**Exercise inputs:**
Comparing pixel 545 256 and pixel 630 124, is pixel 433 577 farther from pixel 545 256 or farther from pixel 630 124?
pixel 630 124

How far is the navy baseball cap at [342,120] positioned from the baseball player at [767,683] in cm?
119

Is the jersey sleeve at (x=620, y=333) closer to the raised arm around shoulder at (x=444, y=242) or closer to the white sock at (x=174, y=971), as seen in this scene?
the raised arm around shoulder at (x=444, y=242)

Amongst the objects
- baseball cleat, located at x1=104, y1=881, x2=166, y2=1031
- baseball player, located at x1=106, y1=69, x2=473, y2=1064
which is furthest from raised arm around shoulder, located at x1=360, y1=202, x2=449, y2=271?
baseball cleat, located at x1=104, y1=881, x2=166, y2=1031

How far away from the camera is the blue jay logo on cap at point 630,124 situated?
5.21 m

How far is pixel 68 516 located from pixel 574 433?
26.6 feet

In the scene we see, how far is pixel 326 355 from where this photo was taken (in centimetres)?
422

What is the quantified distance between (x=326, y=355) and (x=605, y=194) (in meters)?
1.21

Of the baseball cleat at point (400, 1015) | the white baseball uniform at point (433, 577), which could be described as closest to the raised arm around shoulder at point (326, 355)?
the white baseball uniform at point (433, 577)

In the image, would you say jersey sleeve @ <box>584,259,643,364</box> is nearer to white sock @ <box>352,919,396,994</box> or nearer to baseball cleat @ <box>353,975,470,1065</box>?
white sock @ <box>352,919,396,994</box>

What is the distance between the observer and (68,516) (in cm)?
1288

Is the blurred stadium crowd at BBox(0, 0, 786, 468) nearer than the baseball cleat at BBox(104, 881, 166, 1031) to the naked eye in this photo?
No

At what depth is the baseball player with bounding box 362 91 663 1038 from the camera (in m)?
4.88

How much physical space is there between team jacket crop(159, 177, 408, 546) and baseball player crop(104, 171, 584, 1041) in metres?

**Goal:** Rewrite the records from the line with "What is the distance" through the end of the records, requests included. Multiply every number in the answers (the distances and depths) by 2.45, and round each result to as many decimals as the original, with halves rounded up.

**Right answer:**
What is the distance between the observer and (68,516) (in cm)?
3156

Is the blurred stadium crowd at BBox(0, 0, 786, 468) nearer than the baseball cleat at BBox(104, 881, 166, 1031) to the naked eye in this photo?
No

At what depth is the baseball player with bounding box 362 91 663 1038 from the camera (in m)?
11.96

How much physical space is there between team jacket crop(159, 177, 408, 546) and baseball player crop(104, 171, 584, 1041) in metres?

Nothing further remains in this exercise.